The next five years would see the nations of the world bending their efforts toward perfecting these vehicles of flight,—little realizing they were building a combat weapon which would revolutionize warfare.
CHAPTER V
Effect on Aeronautics of Post-War Reaction
Development of non-rigid airships slowed down after the impetus of the war had spent itself, as was the case in aeronautics generally and in all defense efforts.
With the Armistice of November, 1918, the world was through with war. Men relaxed and reaction set in. There would not be another major war in a hundred years. Well-meaning people everywhere grasped at the straw of universal peace, of negotiated settlement of difficulties between nations, of disarmament of military forces to the point of being little more than an international police force. Germany, the trouble-maker, had been disarmed and handcuffed, would make no more trouble. The world, breathing freely after four years, wanted only to be left alone.
Today with major countries striving feverishly to build guns and navies, it is hard to believe that naïve nations were scrapping ships only a few years ago and pledging themselves to limit future building.

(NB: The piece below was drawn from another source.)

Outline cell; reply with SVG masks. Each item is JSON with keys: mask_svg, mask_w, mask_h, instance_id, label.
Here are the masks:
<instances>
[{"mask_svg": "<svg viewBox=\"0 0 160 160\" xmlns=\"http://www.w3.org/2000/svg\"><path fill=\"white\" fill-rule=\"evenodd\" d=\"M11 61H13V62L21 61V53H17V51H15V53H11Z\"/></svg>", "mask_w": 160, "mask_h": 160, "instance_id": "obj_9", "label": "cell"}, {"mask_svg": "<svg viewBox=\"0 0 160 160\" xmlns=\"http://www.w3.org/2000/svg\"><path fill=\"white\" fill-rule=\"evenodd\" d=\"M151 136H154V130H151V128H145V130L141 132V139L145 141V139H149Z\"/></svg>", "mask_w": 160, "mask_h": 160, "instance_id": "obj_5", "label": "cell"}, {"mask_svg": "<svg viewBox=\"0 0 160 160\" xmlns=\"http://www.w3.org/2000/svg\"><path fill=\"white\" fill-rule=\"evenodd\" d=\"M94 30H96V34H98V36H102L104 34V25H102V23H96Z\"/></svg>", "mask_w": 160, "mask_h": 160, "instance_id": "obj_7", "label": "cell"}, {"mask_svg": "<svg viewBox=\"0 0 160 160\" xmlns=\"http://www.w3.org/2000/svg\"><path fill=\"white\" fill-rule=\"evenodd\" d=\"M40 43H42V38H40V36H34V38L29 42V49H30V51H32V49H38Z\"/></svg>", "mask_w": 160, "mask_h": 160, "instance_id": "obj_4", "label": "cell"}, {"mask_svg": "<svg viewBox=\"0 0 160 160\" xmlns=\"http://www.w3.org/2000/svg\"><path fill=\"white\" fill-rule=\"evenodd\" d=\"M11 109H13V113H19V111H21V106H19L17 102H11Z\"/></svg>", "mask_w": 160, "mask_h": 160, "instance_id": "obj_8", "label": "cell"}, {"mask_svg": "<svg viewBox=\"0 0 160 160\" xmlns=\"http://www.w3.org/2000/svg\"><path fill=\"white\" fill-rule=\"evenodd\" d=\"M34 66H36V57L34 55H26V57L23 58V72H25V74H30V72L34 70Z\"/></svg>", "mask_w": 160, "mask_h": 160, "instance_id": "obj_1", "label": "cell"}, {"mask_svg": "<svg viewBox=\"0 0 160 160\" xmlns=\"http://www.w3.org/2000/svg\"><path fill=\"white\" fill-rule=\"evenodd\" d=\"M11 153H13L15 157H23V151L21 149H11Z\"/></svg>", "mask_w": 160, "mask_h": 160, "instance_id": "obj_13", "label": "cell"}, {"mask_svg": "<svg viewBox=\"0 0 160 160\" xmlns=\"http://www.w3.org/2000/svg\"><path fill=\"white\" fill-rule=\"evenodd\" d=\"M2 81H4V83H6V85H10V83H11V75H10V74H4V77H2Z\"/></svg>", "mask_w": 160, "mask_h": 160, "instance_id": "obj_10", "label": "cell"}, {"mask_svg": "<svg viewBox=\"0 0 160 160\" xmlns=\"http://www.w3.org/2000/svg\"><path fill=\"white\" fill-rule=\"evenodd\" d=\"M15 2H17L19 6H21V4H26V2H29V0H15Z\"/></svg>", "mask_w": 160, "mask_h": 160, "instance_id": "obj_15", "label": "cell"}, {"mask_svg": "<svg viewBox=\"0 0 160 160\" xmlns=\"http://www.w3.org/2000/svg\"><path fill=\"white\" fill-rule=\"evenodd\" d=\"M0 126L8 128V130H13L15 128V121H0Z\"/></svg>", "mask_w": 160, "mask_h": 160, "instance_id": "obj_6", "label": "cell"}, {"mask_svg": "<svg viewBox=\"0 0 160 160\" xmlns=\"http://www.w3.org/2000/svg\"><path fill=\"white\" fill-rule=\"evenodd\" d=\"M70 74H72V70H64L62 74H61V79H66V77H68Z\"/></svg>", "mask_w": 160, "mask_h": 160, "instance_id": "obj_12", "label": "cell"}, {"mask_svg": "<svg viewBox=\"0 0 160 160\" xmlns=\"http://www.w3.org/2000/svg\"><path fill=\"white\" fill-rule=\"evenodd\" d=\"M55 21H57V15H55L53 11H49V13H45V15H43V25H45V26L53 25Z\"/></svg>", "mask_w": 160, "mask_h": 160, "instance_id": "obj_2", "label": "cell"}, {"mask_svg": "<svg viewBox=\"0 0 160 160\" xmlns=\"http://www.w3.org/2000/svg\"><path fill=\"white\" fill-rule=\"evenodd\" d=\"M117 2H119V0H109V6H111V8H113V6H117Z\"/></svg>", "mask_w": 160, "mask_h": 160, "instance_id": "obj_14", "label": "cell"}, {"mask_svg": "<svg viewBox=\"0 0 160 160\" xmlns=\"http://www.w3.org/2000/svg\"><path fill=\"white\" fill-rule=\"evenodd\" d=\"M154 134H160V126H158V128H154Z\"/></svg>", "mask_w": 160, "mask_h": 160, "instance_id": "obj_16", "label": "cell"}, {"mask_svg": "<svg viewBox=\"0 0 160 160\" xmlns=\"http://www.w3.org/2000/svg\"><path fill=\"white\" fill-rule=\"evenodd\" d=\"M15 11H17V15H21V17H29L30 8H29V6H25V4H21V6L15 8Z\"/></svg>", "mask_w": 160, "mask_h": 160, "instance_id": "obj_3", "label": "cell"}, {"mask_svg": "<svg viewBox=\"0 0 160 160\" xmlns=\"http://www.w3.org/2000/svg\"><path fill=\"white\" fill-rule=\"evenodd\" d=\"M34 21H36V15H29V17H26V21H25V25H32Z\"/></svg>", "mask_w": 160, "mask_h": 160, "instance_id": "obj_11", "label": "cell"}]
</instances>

No one in the immediate post-war era could believe that men must prepare for another war, an all-out war more terrible and ruthless than men had known,—one which would send flame-spitting machines down from the air and through woods and fields, against which conventional foot soldiers would be as helpless as if they carried bows and arrows. Wishing only to live at peace with other nations, we could conceive no need to make defense preparation against frightfulness.
Congress was divided between “big navy men” and “little navy men,” and generals and admirals who brought in programs for expansion or even reasonable maintenance were shouted down. The public was in no mood to listen.

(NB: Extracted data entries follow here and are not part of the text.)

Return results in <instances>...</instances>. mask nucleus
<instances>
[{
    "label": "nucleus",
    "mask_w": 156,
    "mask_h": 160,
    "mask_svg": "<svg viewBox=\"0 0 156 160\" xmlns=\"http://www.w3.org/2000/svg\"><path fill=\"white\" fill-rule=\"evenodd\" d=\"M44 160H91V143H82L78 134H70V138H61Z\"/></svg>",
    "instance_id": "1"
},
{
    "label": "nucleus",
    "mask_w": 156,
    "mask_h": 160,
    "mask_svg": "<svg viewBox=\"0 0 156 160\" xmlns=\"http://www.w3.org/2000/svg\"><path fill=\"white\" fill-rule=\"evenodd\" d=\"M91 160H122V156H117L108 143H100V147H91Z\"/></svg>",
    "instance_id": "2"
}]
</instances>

If the usefulness of the Army and Navy was discounted during this period, more so was the rising new Air Force. Few were interested in airplanes, and these chiefly wartime pilots, who sought to keep aviation alive, made a precarious living flying wartime “Jennies” and “Standards” out of cow pastures, carrying passengers at a dollar a head, or how much have you. The word “haywire” came into the language, as they made open-air repairs to wings and fuselage with baling wire.
Lighter-than-air had no Rickenbackers or Richthofens to point to, but got some advantage during this period from the activities of the Shenandoah, completed in 1923, and the Los Angeles, delivered in 1924. These ships could not be regarded as military craft, carried no arms. The Shenandoah was experimental, based on a 1916 design. The Los Angeles was technically a commercial ship, with passenger accommodations built in, could be used only for training.